* **Source passage**:
## START

SCANA would become a Dominion subsidiary, with Dominion pledging to maintain the utility’s South Carolina headquarters and protect SCANA’s 5,000-plus existing jobs until 2020. Dominion has also promised to take up SCANA’s plans to complete the purchase of the $180 million, 540-MW Columbia Energy Center natural gas-fired plant in Gaston, S.C., to fill energy needs expected to be met by an expanded V.C. Summer.

V.C. Summer project | South Carolina Electric & Gas Co.

“Joining with Dominion Energy strengthens our company and provides resources that will enable us to once again focus on our core operations and best serve our customers,” said SCANA CEO Jimmy Addison, who until Monday was SCANA’s chief financial officer. He replaced former CEO Kevin Marsh, who retired in the face of federal and state scrutiny of the failed V.C. Summer project.

In response to concerns about the nuclear project, Dominion is offering $1.3 billion in refunds to SCANA customers, amounting to about $1,000 each. Dominion also claims the sale will cut the time that customers will be on the hook for paying for the unfinished reactors from 60 years to 20 years. The company has also promised to reduce rates for SCE&G customers by about 5%, or $7/month.

Customers are currently paying about $27/month — or 18% of their monthly bills — to finance the unfinished reactors.

Dominion is proposing to cut refund checks to customers based on 2017 electricity usage within 90 days of the finalized sale. Farrell said the move will “guarantee a rapidly declining impact from the V.C. Summer project” and called the proposed refunds as the “largest utility customer cash refund in history.”

However, consumer advocates are contending that at least some of the proposed 5% rate reduction is already guaranteed to customers to reflect company gains from the corporate tax cuts recently passed by the U.S. Congress. Last week, the South Carolina Office of Regulatory Staff requested that state utilities draw up plans to share their tax savings with customers.

Sale Requires Continuation of Base Load Review Act

Another possible sticking point: Some South Carolina lawmakers claim the proposed deal is meant to compel South Carolina lawmakers to preserve the controversial Base Load Review Act, the 2007 law that allows SCE&G to continue to pass onto customers the costs of nuclear reactors that will never produce a kilowatt of power. The deal presumes that SCANA customers will continue to pay the reduced rate under the law for 20 years.

## END

* **Aim**: Could you reproduce, word for word, the stretch of the Dominion–SCANA passage from "However, consumer advocates" through "savings with customers."?

* **Data supplied**:
## START

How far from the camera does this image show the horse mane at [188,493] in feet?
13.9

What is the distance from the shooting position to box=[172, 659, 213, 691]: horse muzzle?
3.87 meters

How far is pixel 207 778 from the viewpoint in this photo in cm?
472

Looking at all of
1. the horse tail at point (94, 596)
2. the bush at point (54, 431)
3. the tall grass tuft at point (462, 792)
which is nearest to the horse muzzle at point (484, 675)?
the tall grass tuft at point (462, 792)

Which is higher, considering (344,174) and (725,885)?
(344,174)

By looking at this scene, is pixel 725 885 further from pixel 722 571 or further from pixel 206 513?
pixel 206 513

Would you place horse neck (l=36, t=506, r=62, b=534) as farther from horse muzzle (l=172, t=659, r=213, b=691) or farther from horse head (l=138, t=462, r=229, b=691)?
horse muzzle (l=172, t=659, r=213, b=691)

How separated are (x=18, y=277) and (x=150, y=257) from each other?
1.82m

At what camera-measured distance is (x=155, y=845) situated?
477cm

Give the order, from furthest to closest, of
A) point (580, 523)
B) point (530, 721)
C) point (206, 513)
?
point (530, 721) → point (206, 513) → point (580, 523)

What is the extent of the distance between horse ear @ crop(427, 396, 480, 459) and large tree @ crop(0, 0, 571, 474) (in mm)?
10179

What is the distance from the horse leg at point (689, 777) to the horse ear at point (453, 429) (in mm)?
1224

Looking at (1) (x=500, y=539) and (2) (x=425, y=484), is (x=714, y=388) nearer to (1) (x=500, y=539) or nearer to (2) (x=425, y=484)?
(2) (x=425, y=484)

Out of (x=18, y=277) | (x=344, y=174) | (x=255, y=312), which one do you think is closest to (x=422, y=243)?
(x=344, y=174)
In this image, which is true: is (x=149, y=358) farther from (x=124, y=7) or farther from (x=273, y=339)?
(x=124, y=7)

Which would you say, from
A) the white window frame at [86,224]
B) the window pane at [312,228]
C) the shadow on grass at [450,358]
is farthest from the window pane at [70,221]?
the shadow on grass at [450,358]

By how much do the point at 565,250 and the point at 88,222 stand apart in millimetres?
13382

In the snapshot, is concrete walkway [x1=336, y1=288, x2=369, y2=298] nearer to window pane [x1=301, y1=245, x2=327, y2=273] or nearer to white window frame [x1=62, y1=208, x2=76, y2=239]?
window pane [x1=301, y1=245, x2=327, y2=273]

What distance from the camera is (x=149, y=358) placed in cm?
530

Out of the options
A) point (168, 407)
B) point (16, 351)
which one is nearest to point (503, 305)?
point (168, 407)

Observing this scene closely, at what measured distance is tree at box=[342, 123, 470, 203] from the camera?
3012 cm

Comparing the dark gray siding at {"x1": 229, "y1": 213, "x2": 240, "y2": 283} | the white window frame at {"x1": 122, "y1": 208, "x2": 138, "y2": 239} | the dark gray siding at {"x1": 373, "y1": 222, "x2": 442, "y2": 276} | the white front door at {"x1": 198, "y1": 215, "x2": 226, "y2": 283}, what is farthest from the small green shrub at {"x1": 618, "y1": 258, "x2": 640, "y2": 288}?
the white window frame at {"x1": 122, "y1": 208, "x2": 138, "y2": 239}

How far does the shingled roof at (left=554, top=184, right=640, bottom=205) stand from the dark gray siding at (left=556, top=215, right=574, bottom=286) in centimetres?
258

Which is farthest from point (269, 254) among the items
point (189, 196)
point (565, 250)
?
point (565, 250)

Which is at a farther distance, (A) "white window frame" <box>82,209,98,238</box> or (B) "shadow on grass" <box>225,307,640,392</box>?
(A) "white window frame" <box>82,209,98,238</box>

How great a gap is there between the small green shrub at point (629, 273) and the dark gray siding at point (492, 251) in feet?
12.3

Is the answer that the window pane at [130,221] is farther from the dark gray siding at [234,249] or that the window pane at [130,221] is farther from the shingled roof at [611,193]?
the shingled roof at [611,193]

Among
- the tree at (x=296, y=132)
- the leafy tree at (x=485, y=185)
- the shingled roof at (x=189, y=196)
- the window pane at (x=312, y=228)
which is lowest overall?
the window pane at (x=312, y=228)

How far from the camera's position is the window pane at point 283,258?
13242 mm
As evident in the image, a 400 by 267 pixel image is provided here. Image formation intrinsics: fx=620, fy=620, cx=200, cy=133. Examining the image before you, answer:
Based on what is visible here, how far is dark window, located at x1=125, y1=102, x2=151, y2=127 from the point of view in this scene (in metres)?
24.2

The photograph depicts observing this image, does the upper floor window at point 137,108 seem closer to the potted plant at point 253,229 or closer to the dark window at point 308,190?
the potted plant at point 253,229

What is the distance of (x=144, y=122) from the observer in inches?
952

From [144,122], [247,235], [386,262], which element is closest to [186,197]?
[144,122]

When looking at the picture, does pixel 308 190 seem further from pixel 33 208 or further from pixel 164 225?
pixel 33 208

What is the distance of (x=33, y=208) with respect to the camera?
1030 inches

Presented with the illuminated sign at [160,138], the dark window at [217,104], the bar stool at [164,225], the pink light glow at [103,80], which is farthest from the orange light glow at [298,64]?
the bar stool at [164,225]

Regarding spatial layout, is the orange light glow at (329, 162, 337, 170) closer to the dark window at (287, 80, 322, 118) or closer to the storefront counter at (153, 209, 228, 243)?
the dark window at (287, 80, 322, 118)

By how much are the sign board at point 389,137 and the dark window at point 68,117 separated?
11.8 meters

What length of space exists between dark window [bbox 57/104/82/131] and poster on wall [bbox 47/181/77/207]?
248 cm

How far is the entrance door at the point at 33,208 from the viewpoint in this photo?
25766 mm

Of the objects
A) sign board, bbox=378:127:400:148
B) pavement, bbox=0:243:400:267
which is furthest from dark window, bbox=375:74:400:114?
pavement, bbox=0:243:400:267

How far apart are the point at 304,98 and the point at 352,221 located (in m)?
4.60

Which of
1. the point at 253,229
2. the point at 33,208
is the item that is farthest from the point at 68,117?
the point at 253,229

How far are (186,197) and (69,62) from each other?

## END
## START

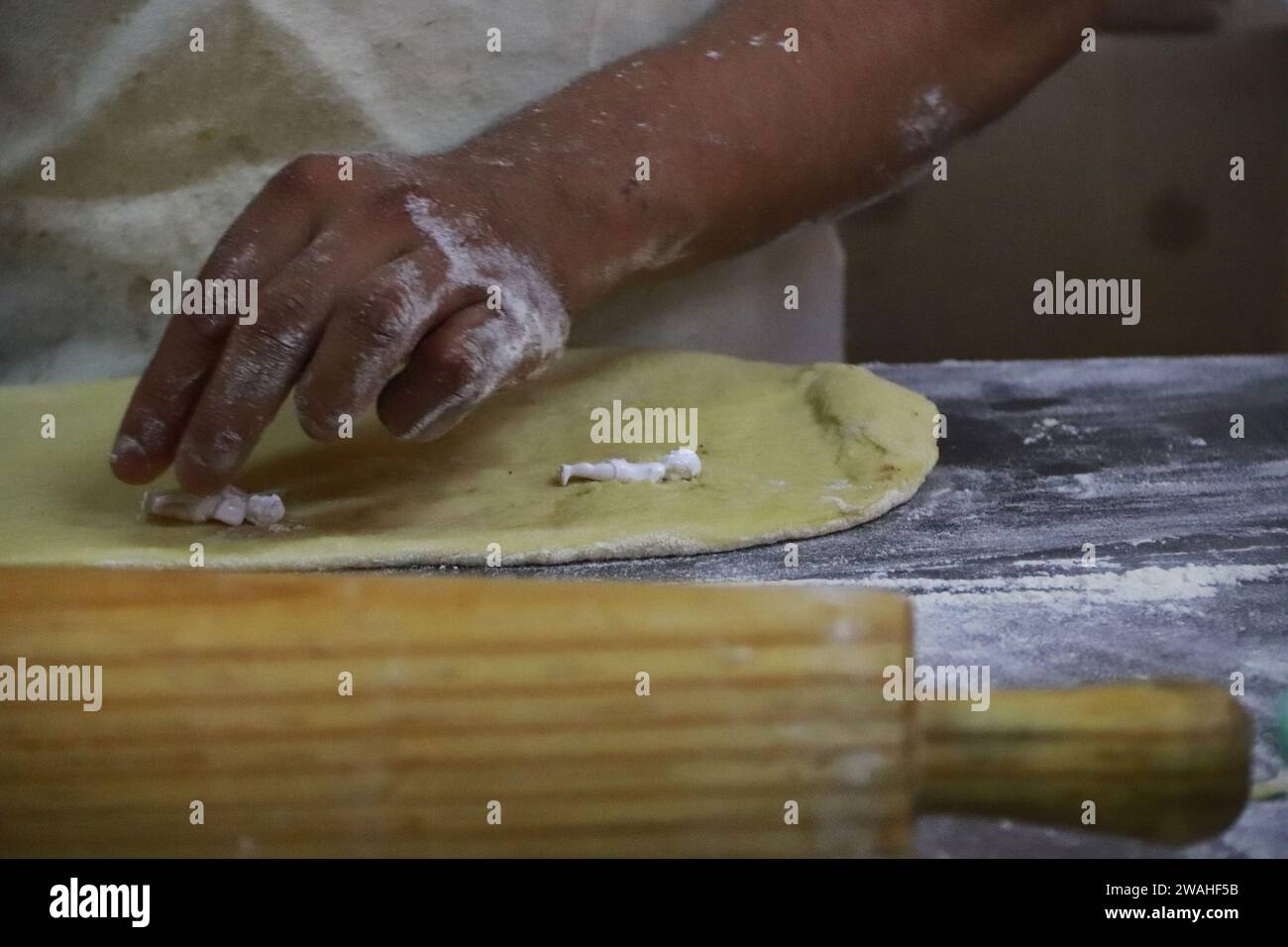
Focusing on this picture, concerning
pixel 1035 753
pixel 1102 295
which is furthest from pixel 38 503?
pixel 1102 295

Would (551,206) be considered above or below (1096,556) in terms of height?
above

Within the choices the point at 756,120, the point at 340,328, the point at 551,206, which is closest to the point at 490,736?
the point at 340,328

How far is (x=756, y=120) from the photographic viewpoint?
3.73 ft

## END

* **Right answer**:
However, consumer advocates are contending that at least some of the proposed 5% rate reduction is already guaranteed to customers to reflect company gains from the corporate tax cuts recently passed by the U.S. Congress. Last week, the South Carolina Office of Regulatory Staff requested that state utilities draw up plans to share their tax savings with customers.